**Consigne 1:** Pouvez-vous traduire en anglais cette phrase du texte sur le glyphosate : « Il l’avait déjà promis en 2017, sans suite. » ?
**Consigne 2:** D’après le texte sur le glyphosate, en quelle année et pour combien de temps les États-membres de l’UE ont-ils temporairement ré-autorisé ce produit ?
**Consigne 3:** Prolongez le texte sur le glyphosate en reprenant juste après sa dernière phrase.

Effectivement, ce produit est commercialisé depuis bientôt 50 ans, mais il est aussi controversé en raison des risques qu’il représente pour la biodiversité et la santé humaine. En 2021, l’Agence des Nations unies de recherche contre le cancer a même classé le glyphosate comme “cancérigène probable”. Mais d’un autre côté, les Européens n’ont pas encore accès à des alternatives compétitives au glyphosate, ce qui les rend réticents à renoncer à son usage.
En attendant, en 2017 ce produit a été temporairement ré-autorisé par les Etats-membres de l’UE pour une durée de cinq ans. Cette année les Etats-membres de l’UE vont donc devoir à nouveau négocier son interdiction ou son prolongement pour une autre période de cinq ans. Peut-on s’attendre à voir se débloquer ce dossier du glyphosate ?
Difficile à dire. Le 4 janvier dernier, le président français Emmanuel Macron a renouvelé son intention d’interdire le glyphosate. Il l’avait déjà promis en 2017, sans suite. Il a affirmé vouloir je cite “traiter le sujet au niveau européen” à l’occasion de la présidence française du Conseil de l’UE. Ce Conseil sera d’ailleurs présidé par le ministre de l’agriculture français Julien Denormandie le 17 janvier prochain. Ce dernier a déclaré vouloir réduire de 50% l’utilisation du glyphosate, mais sans proposer de calendrier pour l’instant.

**Données affichées:**
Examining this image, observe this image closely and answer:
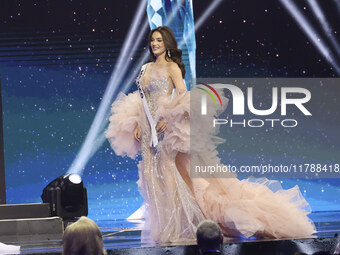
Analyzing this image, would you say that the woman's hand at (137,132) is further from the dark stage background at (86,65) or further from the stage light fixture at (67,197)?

**Production attendue 1:** He had already promised it in 2017, with no follow-up.

**Production attendue 2:** En 2017, pour une durée de cinq ans.

**Production attendue 3:**
D’autres acteurs européens s’opposent à ce projet. C’est le cas de l’Autorité européenne de sécurité des aliments (EFSA) mais également de plusieurs Etats-membres notamment les Pays-Bas, la Hongrie et la Suède.
Oui, ces pays sont en charge de l’évaluation de la toxicité du glyphosate. Ils ont conclu en juin 2021 que l’herbicide “répondait aux critères d’approbation” européens en mettant en avant différentes évaluations. Des évaluations qui se feraient pourtant de manière opaque selon de nombreuses associations de protection de la santé et de l’environnement en Europe. Le 16 novembre dernier, l’association Générations Futures publiait ainsi un rapport montrant que des milliers d’études scientifiques traitant du glyphosate ont été jugées “non-pertinentes” et qu’au final seule une trentaine d’études “fiables” ont servi à l’évaluation de la toxicité du produit.
Enfin, l’agriculture européenne va devoir s’adapter cette année à un autre défi : le Brexit. Il y a un an tout juste, le 1er janvier 2021 marquait la sortie de la Grande Bretagne du marché unique européen. Désormais, à partir de 2022 le ministère britannique des recettes et des douanes demande que toutes les marchandises entrant au Royaume-Uni soient “préavisées”. De quoi s’agit-il Laura ?
Oui Ulrich, les entreprises européennes exportant vers le Royaume-Uni devront non seulement payer des “frais de circulation transfrontalière” mais aussi prouver à l’aide de certificats que leurs produits sont autorisés à entrer sur le territoire britannique.
Ces procédures administratives lourdes risquent d’impacter le commerce entre le Royaume-Uni et le continent européen.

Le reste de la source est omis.